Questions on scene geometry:

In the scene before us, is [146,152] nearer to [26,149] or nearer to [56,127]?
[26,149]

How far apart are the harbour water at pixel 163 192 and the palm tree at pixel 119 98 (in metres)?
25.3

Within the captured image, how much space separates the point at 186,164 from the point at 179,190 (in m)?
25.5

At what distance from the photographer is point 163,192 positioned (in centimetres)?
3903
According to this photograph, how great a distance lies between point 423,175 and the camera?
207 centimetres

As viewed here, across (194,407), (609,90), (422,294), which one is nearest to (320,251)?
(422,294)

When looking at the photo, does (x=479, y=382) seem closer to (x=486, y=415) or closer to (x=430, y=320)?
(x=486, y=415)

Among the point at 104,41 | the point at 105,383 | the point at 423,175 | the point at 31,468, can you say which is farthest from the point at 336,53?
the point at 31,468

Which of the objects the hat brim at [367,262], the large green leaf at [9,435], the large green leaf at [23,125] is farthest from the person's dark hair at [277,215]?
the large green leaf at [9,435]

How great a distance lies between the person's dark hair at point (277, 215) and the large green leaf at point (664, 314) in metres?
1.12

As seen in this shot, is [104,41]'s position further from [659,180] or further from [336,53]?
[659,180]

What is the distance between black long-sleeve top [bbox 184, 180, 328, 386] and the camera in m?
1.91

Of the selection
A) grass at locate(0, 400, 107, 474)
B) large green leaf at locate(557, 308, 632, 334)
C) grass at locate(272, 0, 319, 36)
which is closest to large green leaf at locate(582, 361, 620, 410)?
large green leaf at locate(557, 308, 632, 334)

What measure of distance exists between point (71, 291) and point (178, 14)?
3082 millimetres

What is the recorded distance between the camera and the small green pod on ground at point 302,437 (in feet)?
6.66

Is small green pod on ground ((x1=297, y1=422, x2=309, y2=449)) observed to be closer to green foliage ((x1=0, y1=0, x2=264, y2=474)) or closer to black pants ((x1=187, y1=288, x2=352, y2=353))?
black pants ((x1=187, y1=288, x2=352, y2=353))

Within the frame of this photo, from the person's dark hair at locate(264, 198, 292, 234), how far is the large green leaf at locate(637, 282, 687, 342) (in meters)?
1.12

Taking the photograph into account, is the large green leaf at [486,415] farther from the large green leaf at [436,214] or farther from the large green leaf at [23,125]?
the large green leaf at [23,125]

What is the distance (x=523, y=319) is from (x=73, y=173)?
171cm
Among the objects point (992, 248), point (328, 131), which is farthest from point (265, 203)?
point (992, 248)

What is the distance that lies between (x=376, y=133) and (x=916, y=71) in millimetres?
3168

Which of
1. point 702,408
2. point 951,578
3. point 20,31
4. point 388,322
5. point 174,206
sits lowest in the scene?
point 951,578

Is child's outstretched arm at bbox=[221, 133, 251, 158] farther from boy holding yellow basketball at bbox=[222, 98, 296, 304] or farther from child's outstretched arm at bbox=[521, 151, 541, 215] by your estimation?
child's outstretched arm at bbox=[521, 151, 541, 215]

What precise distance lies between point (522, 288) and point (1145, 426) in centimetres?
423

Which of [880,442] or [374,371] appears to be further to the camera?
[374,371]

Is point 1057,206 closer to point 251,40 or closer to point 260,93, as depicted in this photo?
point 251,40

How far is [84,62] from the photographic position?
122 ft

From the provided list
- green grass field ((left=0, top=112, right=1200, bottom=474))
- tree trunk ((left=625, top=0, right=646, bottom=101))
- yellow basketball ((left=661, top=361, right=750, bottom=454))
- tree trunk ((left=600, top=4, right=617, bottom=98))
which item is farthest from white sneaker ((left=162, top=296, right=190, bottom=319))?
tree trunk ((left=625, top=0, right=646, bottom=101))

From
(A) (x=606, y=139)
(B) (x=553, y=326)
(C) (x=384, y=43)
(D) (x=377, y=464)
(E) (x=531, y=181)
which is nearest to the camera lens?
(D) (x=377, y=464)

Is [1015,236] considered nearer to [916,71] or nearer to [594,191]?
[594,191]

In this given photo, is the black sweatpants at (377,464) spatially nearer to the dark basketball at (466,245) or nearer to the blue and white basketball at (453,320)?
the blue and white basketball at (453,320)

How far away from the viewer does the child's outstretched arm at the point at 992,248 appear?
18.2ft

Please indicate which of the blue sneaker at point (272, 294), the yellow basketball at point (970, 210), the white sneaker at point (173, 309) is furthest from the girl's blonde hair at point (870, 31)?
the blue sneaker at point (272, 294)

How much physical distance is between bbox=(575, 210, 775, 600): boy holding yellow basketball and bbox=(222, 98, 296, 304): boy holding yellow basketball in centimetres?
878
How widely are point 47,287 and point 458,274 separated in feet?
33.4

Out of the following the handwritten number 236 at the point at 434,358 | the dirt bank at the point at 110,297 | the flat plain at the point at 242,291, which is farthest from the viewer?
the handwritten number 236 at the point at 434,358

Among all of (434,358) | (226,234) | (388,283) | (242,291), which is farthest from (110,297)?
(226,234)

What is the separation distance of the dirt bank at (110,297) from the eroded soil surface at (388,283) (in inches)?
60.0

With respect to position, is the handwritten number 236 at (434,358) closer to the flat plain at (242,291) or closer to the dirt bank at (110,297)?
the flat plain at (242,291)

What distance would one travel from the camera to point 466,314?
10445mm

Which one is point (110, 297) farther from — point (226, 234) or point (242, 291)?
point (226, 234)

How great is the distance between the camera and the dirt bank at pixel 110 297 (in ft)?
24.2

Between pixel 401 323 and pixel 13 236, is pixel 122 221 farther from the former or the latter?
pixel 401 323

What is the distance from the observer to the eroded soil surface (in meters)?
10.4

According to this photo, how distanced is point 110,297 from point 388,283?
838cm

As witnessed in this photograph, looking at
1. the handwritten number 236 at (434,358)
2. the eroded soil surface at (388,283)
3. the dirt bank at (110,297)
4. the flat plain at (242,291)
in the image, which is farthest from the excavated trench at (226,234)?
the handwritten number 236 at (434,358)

Task prompt >> Arrange the lines of the listing above as a Markdown table with the columns Row and Line. Begin at the line that contains "At what distance", stop after the line that contains "207 centimetres", and leave out any blank lines.

Output of the exercise >>
| Row | Line |
|---|---|
| 1 | At what distance from the photographer is point 163,192 positioned (in centimetres)? |
| 2 | 3903 |
| 3 | According to this photograph, how great a distance lies between point 423,175 and the camera? |
| 4 | 207 centimetres |